ENTRIES PROVIDED -
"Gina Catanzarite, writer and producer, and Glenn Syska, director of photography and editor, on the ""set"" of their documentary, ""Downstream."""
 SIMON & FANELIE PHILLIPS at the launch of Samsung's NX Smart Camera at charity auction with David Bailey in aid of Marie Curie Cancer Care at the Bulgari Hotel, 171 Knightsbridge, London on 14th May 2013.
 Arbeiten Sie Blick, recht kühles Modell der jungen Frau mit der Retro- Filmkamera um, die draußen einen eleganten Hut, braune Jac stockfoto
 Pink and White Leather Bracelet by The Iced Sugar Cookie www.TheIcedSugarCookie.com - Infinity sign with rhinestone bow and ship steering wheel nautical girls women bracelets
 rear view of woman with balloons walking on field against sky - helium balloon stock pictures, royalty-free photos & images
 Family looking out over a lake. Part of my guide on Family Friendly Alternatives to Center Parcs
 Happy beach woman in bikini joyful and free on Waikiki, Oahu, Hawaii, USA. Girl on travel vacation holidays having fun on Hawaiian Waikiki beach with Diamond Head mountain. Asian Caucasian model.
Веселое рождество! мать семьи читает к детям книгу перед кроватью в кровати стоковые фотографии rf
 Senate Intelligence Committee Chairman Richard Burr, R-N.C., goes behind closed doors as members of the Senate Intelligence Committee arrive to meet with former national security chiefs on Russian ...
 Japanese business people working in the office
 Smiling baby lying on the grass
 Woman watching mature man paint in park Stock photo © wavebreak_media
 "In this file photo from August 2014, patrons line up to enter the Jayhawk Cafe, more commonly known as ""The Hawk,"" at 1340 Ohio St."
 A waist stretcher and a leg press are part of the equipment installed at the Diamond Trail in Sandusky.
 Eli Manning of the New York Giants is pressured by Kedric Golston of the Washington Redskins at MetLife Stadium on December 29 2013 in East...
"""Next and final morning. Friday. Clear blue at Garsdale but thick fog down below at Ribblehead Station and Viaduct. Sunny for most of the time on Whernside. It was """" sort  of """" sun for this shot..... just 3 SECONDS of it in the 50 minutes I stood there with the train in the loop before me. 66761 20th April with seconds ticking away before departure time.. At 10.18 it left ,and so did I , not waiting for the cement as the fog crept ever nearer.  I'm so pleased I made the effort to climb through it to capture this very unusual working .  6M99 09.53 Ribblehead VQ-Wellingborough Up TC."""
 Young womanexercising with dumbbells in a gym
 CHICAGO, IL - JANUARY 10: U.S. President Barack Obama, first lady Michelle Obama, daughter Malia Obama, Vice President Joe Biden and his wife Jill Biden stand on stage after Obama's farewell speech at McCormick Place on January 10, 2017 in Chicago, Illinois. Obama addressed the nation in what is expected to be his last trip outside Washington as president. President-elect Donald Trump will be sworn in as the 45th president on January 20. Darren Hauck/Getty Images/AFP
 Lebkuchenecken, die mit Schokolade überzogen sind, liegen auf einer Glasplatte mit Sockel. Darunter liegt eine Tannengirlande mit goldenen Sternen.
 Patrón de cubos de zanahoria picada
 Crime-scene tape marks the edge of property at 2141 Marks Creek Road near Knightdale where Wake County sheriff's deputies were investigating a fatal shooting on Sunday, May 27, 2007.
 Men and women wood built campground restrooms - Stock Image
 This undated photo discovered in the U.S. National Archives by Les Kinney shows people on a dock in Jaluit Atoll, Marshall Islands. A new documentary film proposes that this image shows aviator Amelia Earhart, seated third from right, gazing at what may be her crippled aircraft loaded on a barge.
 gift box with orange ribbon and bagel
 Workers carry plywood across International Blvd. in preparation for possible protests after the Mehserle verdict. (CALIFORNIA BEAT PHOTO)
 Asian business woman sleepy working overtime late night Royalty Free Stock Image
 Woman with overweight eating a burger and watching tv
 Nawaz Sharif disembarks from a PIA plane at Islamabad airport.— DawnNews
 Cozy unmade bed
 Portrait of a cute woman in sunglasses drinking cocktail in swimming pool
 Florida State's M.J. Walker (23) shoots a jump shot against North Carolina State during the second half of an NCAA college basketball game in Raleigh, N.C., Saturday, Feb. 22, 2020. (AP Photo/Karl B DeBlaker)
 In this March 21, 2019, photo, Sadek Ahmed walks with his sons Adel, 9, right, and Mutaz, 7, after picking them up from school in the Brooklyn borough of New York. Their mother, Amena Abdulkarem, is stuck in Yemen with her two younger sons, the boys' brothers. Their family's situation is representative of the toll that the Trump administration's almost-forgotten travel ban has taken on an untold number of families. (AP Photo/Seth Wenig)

EXERCISE - Word for word, print every line above.

OUTPUT OF THE TASK -
"Gina Catanzarite, writer and producer, and Glenn Syska, director of photography and editor, on the ""set"" of their documentary, ""Downstream."""
 SIMON & FANELIE PHILLIPS at the launch of Samsung's NX Smart Camera at charity auction with David Bailey in aid of Marie Curie Cancer Care at the Bulgari Hotel, 171 Knightsbridge, London on 14th May 2013.
 Arbeiten Sie Blick, recht kühles Modell der jungen Frau mit der Retro- Filmkamera um, die draußen einen eleganten Hut, braune Jac stockfoto
 Pink and White Leather Bracelet by The Iced Sugar Cookie www.TheIcedSugarCookie.com - Infinity sign with rhinestone bow and ship steering wheel nautical girls women bracelets
 rear view of woman with balloons walking on field against sky - helium balloon stock pictures, royalty-free photos & images
 Family looking out over a lake. Part of my guide on Family Friendly Alternatives to Center Parcs
 Happy beach woman in bikini joyful and free on Waikiki, Oahu, Hawaii, USA. Girl on travel vacation holidays having fun on Hawaiian Waikiki beach with Diamond Head mountain. Asian Caucasian model.
Веселое рождество! мать семьи читает к детям книгу перед кроватью в кровати стоковые фотографии rf
 Senate Intelligence Committee Chairman Richard Burr, R-N.C., goes behind closed doors as members of the Senate Intelligence Committee arrive to meet with former national security chiefs on Russian ...
 Japanese business people working in the office
 Smiling baby lying on the grass
 Woman watching mature man paint in park Stock photo © wavebreak_media
 "In this file photo from August 2014, patrons line up to enter the Jayhawk Cafe, more commonly known as ""The Hawk,"" at 1340 Ohio St."
 A waist stretcher and a leg press are part of the equipment installed at the Diamond Trail in Sandusky.
 Eli Manning of the New York Giants is pressured by Kedric Golston of the Washington Redskins at MetLife Stadium on December 29 2013 in East...
"""Next and final morning. Friday. Clear blue at Garsdale but thick fog down below at Ribblehead Station and Viaduct. Sunny for most of the time on Whernside. It was """" sort  of """" sun for this shot..... just 3 SECONDS of it in the 50 minutes I stood there with the train in the loop before me. 66761 20th April with seconds ticking away before departure time.. At 10.18 it left ,and so did I , not waiting for the cement as the fog crept ever nearer.  I'm so pleased I made the effort to climb through it to capture this very unusual working .  6M99 09.53 Ribblehead VQ-Wellingborough Up TC."""
 Young womanexercising with dumbbells in a gym
 CHICAGO, IL - JANUARY 10: U.S. President Barack Obama, first lady Michelle Obama, daughter Malia Obama, Vice President Joe Biden and his wife Jill Biden stand on stage after Obama's farewell speech at McCormick Place on January 10, 2017 in Chicago, Illinois. Obama addressed the nation in what is expected to be his last trip outside Washington as president. President-elect Donald Trump will be sworn in as the 45th president on January 20. Darren Hauck/Getty Images/AFP
 Lebkuchenecken, die mit Schokolade überzogen sind, liegen auf einer Glasplatte mit Sockel. Darunter liegt eine Tannengirlande mit goldenen Sternen.
 Patrón de cubos de zanahoria picada
 Crime-scene tape marks the edge of property at 2141 Marks Creek Road near Knightdale where Wake County sheriff's deputies were investigating a fatal shooting on Sunday, May 27, 2007.
 Men and women wood built campground restrooms - Stock Image
 This undated photo discovered in the U.S. National Archives by Les Kinney shows people on a dock in Jaluit Atoll, Marshall Islands. A new documentary film proposes that this image shows aviator Amelia Earhart, seated third from right, gazing at what may be her crippled aircraft loaded on a barge.
 gift box with orange ribbon and bagel
 Workers carry plywood across International Blvd. in preparation for possible protests after the Mehserle verdict. (CALIFORNIA BEAT PHOTO)
 Asian business woman sleepy working overtime late night Royalty Free Stock Image
 Woman with overweight eating a burger and watching tv
 Nawaz Sharif disembarks from a PIA plane at Islamabad airport.— DawnNews
 Cozy unmade bed
 Portrait of a cute woman in sunglasses drinking cocktail in swimming pool
 Florida State's M.J. Walker (23) shoots a jump shot against North Carolina State during the second half of an NCAA college basketball game in Raleigh, N.C., Saturday, Feb. 22, 2020. (AP Photo/Karl B DeBlaker)
 In this March 21, 2019, photo, Sadek Ahmed walks with his sons Adel, 9, right, and Mutaz, 7, after picking them up from school in the Brooklyn borough of New York. Their mother, Amena Abdulkarem, is stuck in Yemen with her two younger sons, the boys' brothers. Their family's situation is representative of the toll that the Trump administration's almost-forgotten travel ban has taken on an untold number of families. (AP Photo/Seth Wenig)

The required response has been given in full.